Excerpts from a spatial dataset:
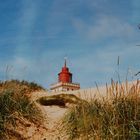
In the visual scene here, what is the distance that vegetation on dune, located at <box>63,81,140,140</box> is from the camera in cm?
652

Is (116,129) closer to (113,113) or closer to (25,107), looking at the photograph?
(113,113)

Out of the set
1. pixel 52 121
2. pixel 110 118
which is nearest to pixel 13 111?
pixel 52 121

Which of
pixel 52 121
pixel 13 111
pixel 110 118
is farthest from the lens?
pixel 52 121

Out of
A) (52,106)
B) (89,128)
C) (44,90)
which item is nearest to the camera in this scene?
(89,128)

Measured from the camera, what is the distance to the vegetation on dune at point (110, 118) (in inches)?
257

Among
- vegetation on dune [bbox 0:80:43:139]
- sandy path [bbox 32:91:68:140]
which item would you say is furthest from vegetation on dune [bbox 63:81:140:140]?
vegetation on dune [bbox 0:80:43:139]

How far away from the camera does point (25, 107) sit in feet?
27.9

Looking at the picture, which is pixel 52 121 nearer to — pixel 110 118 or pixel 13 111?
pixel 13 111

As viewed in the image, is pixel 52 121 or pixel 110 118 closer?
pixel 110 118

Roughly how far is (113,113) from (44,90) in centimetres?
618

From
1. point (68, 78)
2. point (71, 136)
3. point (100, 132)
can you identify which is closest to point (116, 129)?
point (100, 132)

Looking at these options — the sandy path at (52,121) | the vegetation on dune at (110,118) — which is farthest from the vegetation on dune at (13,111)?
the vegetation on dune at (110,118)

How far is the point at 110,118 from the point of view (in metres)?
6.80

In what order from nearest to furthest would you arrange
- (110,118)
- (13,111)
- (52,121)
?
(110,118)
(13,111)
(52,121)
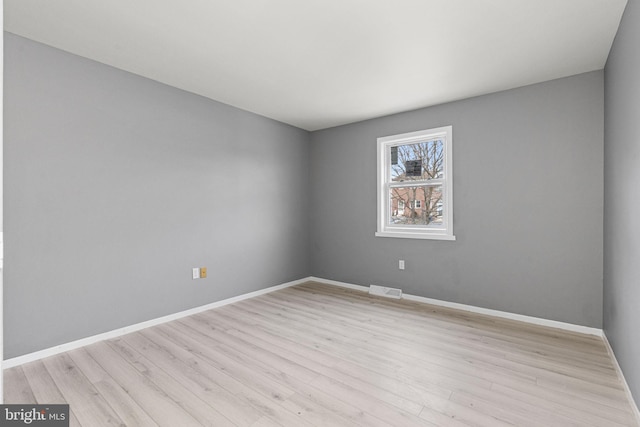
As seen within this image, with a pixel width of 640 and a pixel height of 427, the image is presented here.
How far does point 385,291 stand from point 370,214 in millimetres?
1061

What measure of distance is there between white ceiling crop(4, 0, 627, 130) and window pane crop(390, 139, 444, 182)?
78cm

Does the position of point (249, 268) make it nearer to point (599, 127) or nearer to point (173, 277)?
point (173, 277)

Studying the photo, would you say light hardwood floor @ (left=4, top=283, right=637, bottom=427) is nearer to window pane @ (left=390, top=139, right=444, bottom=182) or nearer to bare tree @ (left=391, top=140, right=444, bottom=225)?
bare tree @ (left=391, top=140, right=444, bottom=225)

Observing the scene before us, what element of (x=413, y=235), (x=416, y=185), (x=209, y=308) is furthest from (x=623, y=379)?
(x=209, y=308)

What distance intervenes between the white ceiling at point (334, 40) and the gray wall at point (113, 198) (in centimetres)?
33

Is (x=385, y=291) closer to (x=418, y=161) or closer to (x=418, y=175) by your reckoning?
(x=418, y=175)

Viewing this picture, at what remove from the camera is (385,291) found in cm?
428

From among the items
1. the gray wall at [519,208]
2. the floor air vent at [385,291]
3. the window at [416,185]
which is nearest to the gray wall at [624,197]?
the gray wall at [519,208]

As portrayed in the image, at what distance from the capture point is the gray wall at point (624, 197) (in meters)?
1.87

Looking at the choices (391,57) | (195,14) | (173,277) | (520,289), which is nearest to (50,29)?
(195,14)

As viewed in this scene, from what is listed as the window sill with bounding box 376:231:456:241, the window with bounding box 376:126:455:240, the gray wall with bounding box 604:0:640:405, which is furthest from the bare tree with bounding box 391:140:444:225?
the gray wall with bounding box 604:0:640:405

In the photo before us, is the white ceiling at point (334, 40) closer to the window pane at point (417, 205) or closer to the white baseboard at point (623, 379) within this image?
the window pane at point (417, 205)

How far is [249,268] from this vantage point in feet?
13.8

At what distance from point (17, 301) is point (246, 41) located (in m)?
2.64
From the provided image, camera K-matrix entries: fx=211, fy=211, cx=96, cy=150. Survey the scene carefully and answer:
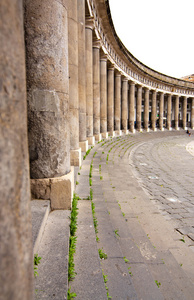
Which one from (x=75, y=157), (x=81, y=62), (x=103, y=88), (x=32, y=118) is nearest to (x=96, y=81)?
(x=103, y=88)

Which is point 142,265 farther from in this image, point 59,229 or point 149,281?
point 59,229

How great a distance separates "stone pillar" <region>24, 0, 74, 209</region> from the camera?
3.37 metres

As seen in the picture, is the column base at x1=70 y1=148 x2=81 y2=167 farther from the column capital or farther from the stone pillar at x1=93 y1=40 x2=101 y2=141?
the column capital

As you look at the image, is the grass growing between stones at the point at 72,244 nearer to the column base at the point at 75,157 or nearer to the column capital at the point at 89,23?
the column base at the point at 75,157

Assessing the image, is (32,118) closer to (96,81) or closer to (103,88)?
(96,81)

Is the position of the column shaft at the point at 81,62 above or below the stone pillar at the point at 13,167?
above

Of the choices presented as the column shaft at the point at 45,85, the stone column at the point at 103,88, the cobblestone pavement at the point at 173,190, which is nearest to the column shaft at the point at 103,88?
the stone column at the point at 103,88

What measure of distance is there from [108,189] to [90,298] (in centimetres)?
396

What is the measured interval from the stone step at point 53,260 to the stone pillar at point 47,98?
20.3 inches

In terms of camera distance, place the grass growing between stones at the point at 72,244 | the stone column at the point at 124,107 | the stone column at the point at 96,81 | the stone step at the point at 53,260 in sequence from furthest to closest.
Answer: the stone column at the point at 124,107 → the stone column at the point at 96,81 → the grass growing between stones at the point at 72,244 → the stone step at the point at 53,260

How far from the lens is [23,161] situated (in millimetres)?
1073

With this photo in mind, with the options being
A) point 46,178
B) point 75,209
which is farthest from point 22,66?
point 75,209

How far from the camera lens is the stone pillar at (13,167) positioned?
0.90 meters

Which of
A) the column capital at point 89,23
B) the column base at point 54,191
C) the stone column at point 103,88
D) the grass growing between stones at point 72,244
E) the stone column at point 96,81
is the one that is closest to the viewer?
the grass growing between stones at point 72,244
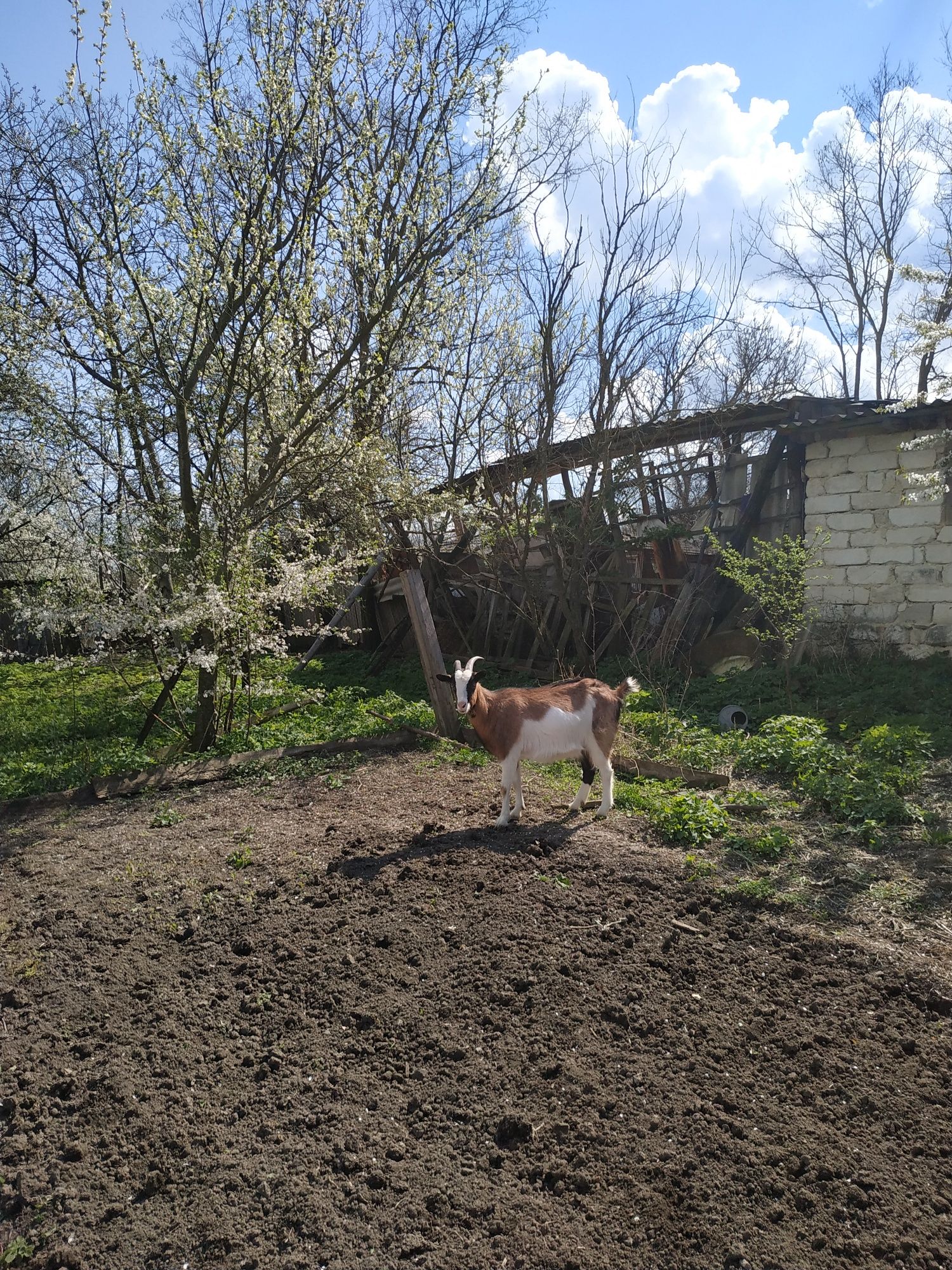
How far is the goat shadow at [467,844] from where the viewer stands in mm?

Task description ▸ Every line above should be repeated exactly; pictures stay out of the copy.

Result of this exercise ▸
In the visual scene here, what is the distance that vegetation on dune, located at <box>63,81,140,140</box> is from the camera in cm?
652

Is (116,129) closer to (113,113) or closer to (25,107), looking at the photograph?
(113,113)

Out of the set
1. pixel 52 121
2. pixel 110 118
which is nearest to pixel 13 111?
pixel 52 121

Which of
pixel 52 121
pixel 13 111
pixel 110 118
is farthest from the lens?
pixel 52 121

Out of
A) (52,106)
B) (89,128)
C) (44,90)
which item is nearest to the camera in this scene?
(89,128)

Measured from the camera, what is the distance to the vegetation on dune at point (110, 118) (in inches)?
257

Among
- vegetation on dune [bbox 0:80:43:139]
- sandy path [bbox 32:91:68:140]
which item would you say is furthest from vegetation on dune [bbox 63:81:140:140]?
vegetation on dune [bbox 0:80:43:139]

How far away from the camera does point (25, 107) sit in feet?
27.9

Looking at the picture, which is pixel 52 121 nearer to — pixel 110 118 or pixel 13 111?
pixel 13 111

As viewed in the image, is pixel 52 121 or pixel 110 118 closer?
pixel 110 118

Roughly how far is (113,113) from (44,90) in centimetres?
618

From
1. point (68, 78)
2. point (71, 136)
3. point (100, 132)
can you identify which is closest to point (116, 129)?
point (100, 132)

Looking at these options — the sandy path at (52,121) | the vegetation on dune at (110,118) — which is farthest from the vegetation on dune at (13,111)?
the vegetation on dune at (110,118)

How far is the point at 110,118 from the point of view (in metres)?
6.80

In what order from nearest to furthest would you arrange
- (110,118)
- (13,111)
- (52,121)
?
(110,118)
(13,111)
(52,121)
As seen within this image, with a pixel width of 640 and a pixel height of 427, the image is presented here.
How far does point 385,291 stand from point 370,214 in millimetres?
1061

What measure of distance is there between white ceiling crop(4, 0, 627, 130) and window pane crop(390, 139, 444, 182)?
78cm

Does the position of point (249, 268) make it nearer to point (599, 127) or nearer to point (173, 277)?
point (173, 277)

Studying the photo, would you say light hardwood floor @ (left=4, top=283, right=637, bottom=427) is nearer to window pane @ (left=390, top=139, right=444, bottom=182) or nearer to bare tree @ (left=391, top=140, right=444, bottom=225)?
bare tree @ (left=391, top=140, right=444, bottom=225)

Observing the scene before us, what element of (x=413, y=235), (x=416, y=185), (x=209, y=308) is furthest from (x=623, y=379)?
(x=209, y=308)

What distance intervenes between the white ceiling at point (334, 40) and the gray wall at point (113, 198) (in centimetres)?
33

Is (x=385, y=291) closer to (x=418, y=161) or closer to (x=418, y=175) by your reckoning?
(x=418, y=175)

Viewing this picture, at what remove from the camera is (385,291) found in cm?
428

From among the items
1. the gray wall at [519,208]
2. the floor air vent at [385,291]
3. the window at [416,185]
which is nearest to the gray wall at [624,197]?
the gray wall at [519,208]

As portrayed in the image, at what distance from the capture point is the gray wall at point (624, 197) (in meters)?
1.87

Looking at the choices (391,57) | (195,14) | (173,277) | (520,289), which is nearest to (50,29)?
(195,14)

As viewed in this scene, from what is listed as the window sill with bounding box 376:231:456:241, the window with bounding box 376:126:455:240, the gray wall with bounding box 604:0:640:405, which is furthest from the bare tree with bounding box 391:140:444:225?
the gray wall with bounding box 604:0:640:405

In the photo before us, is the white ceiling at point (334, 40) closer to the window pane at point (417, 205) or closer to the white baseboard at point (623, 379) within this image?
the window pane at point (417, 205)

How far is [249,268] from this vantage point in feet?
13.8

At what distance from point (17, 301) is point (246, 41) located (in m)?
2.64
From the provided image, camera K-matrix entries: fx=211, fy=211, cx=96, cy=150. Survey the scene carefully and answer:
Which one from (x=75, y=157), (x=81, y=62), (x=103, y=88), (x=32, y=118) is nearest to (x=96, y=81)?
(x=103, y=88)

Which is point 142,265 farther from in this image, point 59,229 or point 149,281?
point 59,229

How great a distance separates "stone pillar" <region>24, 0, 74, 209</region> from the camera?
3.37 metres

As seen in the picture, is the column base at x1=70 y1=148 x2=81 y2=167 farther from the column capital or farther from the stone pillar at x1=93 y1=40 x2=101 y2=141?
the column capital

As you look at the image, is the grass growing between stones at the point at 72,244 nearer to the column base at the point at 75,157 or nearer to the column capital at the point at 89,23?
the column base at the point at 75,157

Assessing the image, is (32,118) closer to (96,81) or closer to (103,88)?
(96,81)

Is the position of the column shaft at the point at 81,62 above or below the stone pillar at the point at 13,167?
above

Of the choices presented as the column shaft at the point at 45,85, the stone column at the point at 103,88, the cobblestone pavement at the point at 173,190, which is nearest to the column shaft at the point at 103,88?
the stone column at the point at 103,88

What measure of distance is there from [108,189] to [90,298] (in centimetres)?
396

What is the measured interval from the stone step at point 53,260 to the stone pillar at point 47,98?
20.3 inches

In terms of camera distance, place the grass growing between stones at the point at 72,244 | the stone column at the point at 124,107 | the stone column at the point at 96,81 | the stone step at the point at 53,260 in sequence from furthest to closest.
Answer: the stone column at the point at 124,107 → the stone column at the point at 96,81 → the grass growing between stones at the point at 72,244 → the stone step at the point at 53,260

How far from the lens is [23,161] situated (in millimetres)?
1073

With this photo in mind, with the options being
A) point 46,178
B) point 75,209
which is farthest from point 22,66?
point 75,209

How far from the camera lens is the stone pillar at (13,167) positioned?
0.90 meters

Which of
A) the column capital at point 89,23
B) the column base at point 54,191
C) the stone column at point 103,88
D) the grass growing between stones at point 72,244
E) the stone column at point 96,81
is the one that is closest to the viewer?
the grass growing between stones at point 72,244
How far is the goat shadow at [467,844] from where the viewer stands in mm?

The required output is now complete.